Edit: Jeroen Mostert wisely points out that the dynamic keyword is not any kind of magic that always makes this work. It merely defers evaluation to a runtime behavior. So, while the above example will always work, more complex examples will definitely fail. Therefore, one must take care when using the dynamic keyword and expect (try/catch) runtime failures. The dynamic keyword can, none-the-less be a very powerful tool, if used judiciously.

Upvotes: 1

MakePeaceGreatAgain
MakePeaceGreatAgain

Reputation: 37050

What if someone changes the content of o to say "Hello World". To be sure you know what you're doing, the compiler requires you to explicitly cast the boxed value.

Basically an implicit conversion implies that any instance o, of type object, can also be represented as an instance of int which clearly isn't the case. Consider for example this:

int i = -1;
long j = i;

It is clear that your variable i, which is an integer, can also be considered as long. This is why implicit casting is accurate here. On the other side, not every long is also convertable to int without any loss of data. Thus you need an explicit cast to determine: I know there might be some loss of data, however I don't care about it.

Upvotes: 6

Georg Jung
Georg Jung

Reputation: 1167

Casting might fail at runtime, depending on what your object really contains. When implicit unboxing would be possible, you might overlook errors as you may have written something which was meant differently (either by you or you misunderstood someone else's code). The compiler requires you to cast explicitly because you should really want that cast. Otherwise you might mistakenly mix types, which produces verry error prone code.

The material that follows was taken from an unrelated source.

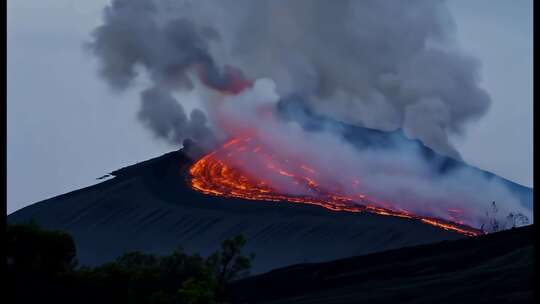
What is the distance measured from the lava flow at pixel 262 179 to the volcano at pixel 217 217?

By beeing forced to cast explicitly you are forced to think twice if what you do is right.

Upvotes: 2

Alberto Chiesa
Alberto Chiesa

Reputation: 7350

Because an Int32 is an Object, but an Object may be an Int32. The compiler knows what to do in the first case, but you have to tell the compiler you know what you're doing in the second case, and guarantee that the unboxing can be performed.

The inheritance relationship is directional! Parent is different from child.

Upvotes: 5

Connell.O'Donnell
Connell.O'Donnell

Reputation: 3713

Any int is convertible to an object. Not all objects can be cast to ints.